À partir de cette activité, Bosch a décidé, il y a quelques années, de proposer des services, un bon tremplin pour s’introduire dans le nouveau business des objets connectés. Comme l’automobile représente 66 % du chiffre d’affaires de l’allemand, ce domaine se trouve logiquement en pointe. Le premier cas d’usage est l’e-call, l’appel d’urgence depuis le véhicule, mis en place depuis une dizaine d’années par certains constructeurs et qui sera généralisé à la demande de la Commission européenne à tous les constructeurs en octobre 2015. Pour l’e-call, une carte SIM doit connecter le véhicule au réseau mobile, ce qui le transforme de facto en objet connecté. Bosch propose un service d’e-call avec un centre d’urgence qui répond directement au conducteur : un lien direct s’établit alors entre le sous-traitant et le consommateur, même si l’e-call est implanté dans une voiture. Mais la connectivité embarquée n’est pas seulement liée à la carte SIM. "Elle entre aujourd’hui dans la voiture par le smartphone, pas par la voiture", explique Franck Cazenave.
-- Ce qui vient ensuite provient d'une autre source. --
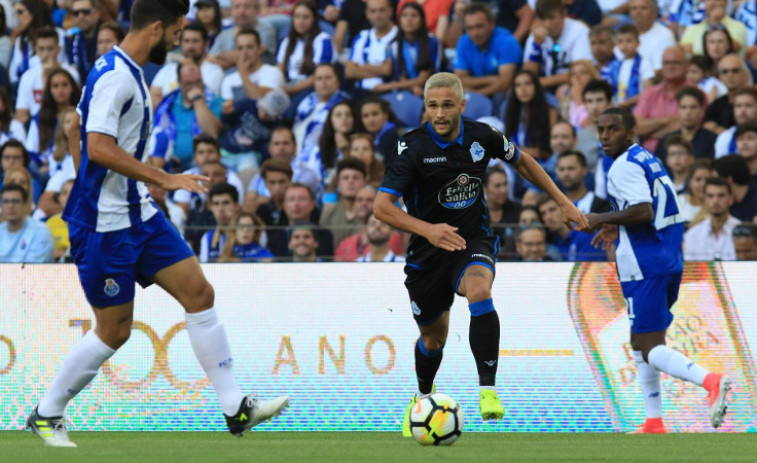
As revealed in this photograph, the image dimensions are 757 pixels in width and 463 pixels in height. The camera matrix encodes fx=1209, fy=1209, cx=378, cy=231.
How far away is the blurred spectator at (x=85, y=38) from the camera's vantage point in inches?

Pour intégrer toutes les nouvelles fonctions offertes par le smartphone, et plus largement par l’autonomisation progressive du véhicule, Bosch a développé des solutions techniques, les MEMs (micro-electro mechanical systems). Ces capteurs peuvent gérer plusieurs fonctions simultanément et se diffusent progressivement dans d’autres secteurs comme la domotique.

Si le smartphone est connecté, Bosch ne voulait pas laisser la valeur ajoutée à Google et consorts. "Il existe aujourd’hui deux voies pour le véhicule connecté, assène Franck Cazenave. La première, c’est la voiture connectée avec un système fermé constructeur. La seconde fonctionne avec Android Auto ou CarPlay. Avec mySpin, Bosch propose une troisième voie." Lancée en 2012, cette solution permet au constructeur d’élaborer son propre magasin d’applications en fournissant un kit de développement à des développeurs. Les conducteurs contrôlent le système depuis une application centrale sur leur smartphone. Jaguar Land Rover est le premier constructeur à l’utiliser.